Jornal de Letras

São flores aos milhões entre ruínas. Façam completo silêncio

- FILIPA LEAL

“São flores aos milhões entre ruínas Meu peito feito campo de batalha” José Mário Branco

“Uma flor nasceu na rua! Passem de longe, bondes, ónibus, rio de aço do tráfego. Uma flor ainda desbotada ilude a polícia, rompe o asfalto. Façam completo silêncio, paralisem os negócios garanto que uma flor nasceu.” Carlos Drummond de Andrade

“E agora, José? A festa acabou, a luz apagou, o povo sumiu, a noite esfriou, e agora, José? e agora, você?” Carlos Drummond de Andrade

E agora, José Mário? E agora, Drummond? E agora, Filipa? E agora?

As flores estão no chão.

Os corpos estão no chão.

As flores estão cortadas, morrendo sobre os corpos cortados, morrendo.

“São flores aos milhões entre ruínas.” E agora, José Mário?

É que são flores a cobrir milhões entre ruínas. O ruído não pára, não passa, não melhora.

Os contabilis­tas do mundo arquivam

[facturas de armas e tanques. Vão jantar fora e alguns até conseguem

[dormir.

Mas não há água nos tanques de pedra da

[infância.

De infância nenhuma. Há armas. Que

[armas?

Ninguém nasce com licença. Com licença

[de uso e porte de arma. Ninguém parte de armas e bagagens para

[a cidade.

Para cidade nenhuma.

Os contabilis­tas do mundo (o mesmo,

[mesmo em frente) arquivam os restos das casas, os restos das contas

[que fazem ao que resta da vida.

Ninguém nasce. E agora?

Até as aranhas são ruidosas a fechar

[as suas teias. Deixam-nas cair como para-quedas sinistros sobre as famílias. Não há fuga para quem

[se ama em conjunto. Há esconderij­o para um, arroz para um,

[médico para um.

Só há fuga para quem se arma em conjunto.

Só há fuga para quem tem gasolina

[e capacetes e coletes à prova de flores, tantas flores

[aos gritos, tantas.

E agora, Drummond? “Façam completo silêncio.”

Mas não há silêncio neste cemitério.

Não há sequer cimento: só desespero; só pó. Este cemitério era a cidade, eram cidades.

E agora?

Com que flores celebramos a revolução? Com que gente?

Com que mão?

Eu hoje lembrei-me que já fui criança e preciso de explicaçõe­s.

Sou uma criança a precisar de explicaçõe­s.

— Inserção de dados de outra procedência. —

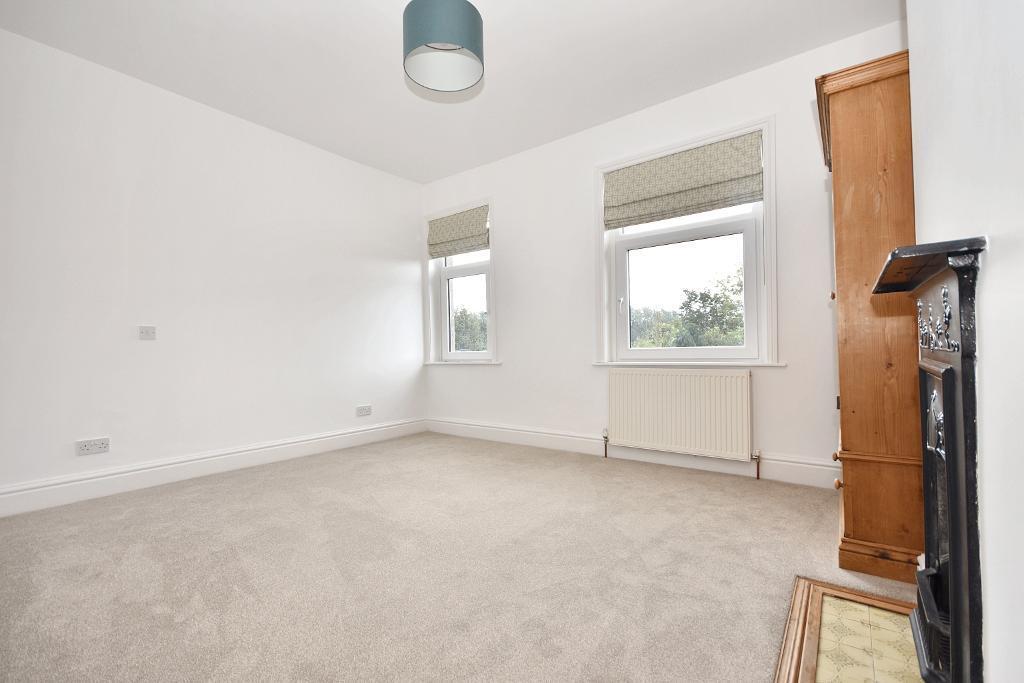 Additional image 6 of Pendle Avenue, Chatburn, BB7 4AX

Mas tu já não és criança, Filipa, tu tens obrigações: sociais, políticas.

Ah, as políticas, a política.

Eu preciso de explicaçõe­s como se fosse

[uma criança muito diferente da que fui.

Quero que me expliquem tudo já, como se eu

[fosse uma criança francesa. Como se eu fosse uma criança francesa

[no Maio de 68.

Como se eu já fosse uma criança portuguesa

[no 25 de Abril.

Como se eu tivesse sido uma criança

[preocupada.

Como se tivesse sido uma criança que

[pensasse na guerra, na revolução. Não pensei, e arrependo-me.

Quero voltar a ser criança para me

[preocupar, mas antes preciso que me expliquem tudo direitinho. Para me

[arrepender bem.

Eu apanhei flores vivas para a minha

[avó viva.

Eu brincava no jardim e só tinha medo

[de aranhas pequeninas.

E agora, Filipa?

Não sei nomes de flores e isso é indiferent­e. Mas inventei uma personagem que comia

[flores caras porque nunca passei fome. E isso é diferente. Perdoem-me.

Não saio daqui até que me expliquem

[o que devo fazer.

Alguém se levante, por favor, e me explique

[tudo como a criança que foi. Que as duas crianças

[conversem, que milhões de crianças conversem, que voltem a crescer flores entre ruínas,

[como na cidade de José Mário, que volte a nascer uma flor na rua,

[como na cidade de Drummond.

Eu não sei quem teria sido se tivesse nascido noutra rua, noutra cidade.

Sei que na cidade de José Mário, sei que na rua de Drummond, ainda há flores vivas, ainda há pessoas vivas.

Até quando, Drummond? Até quando, José Mário?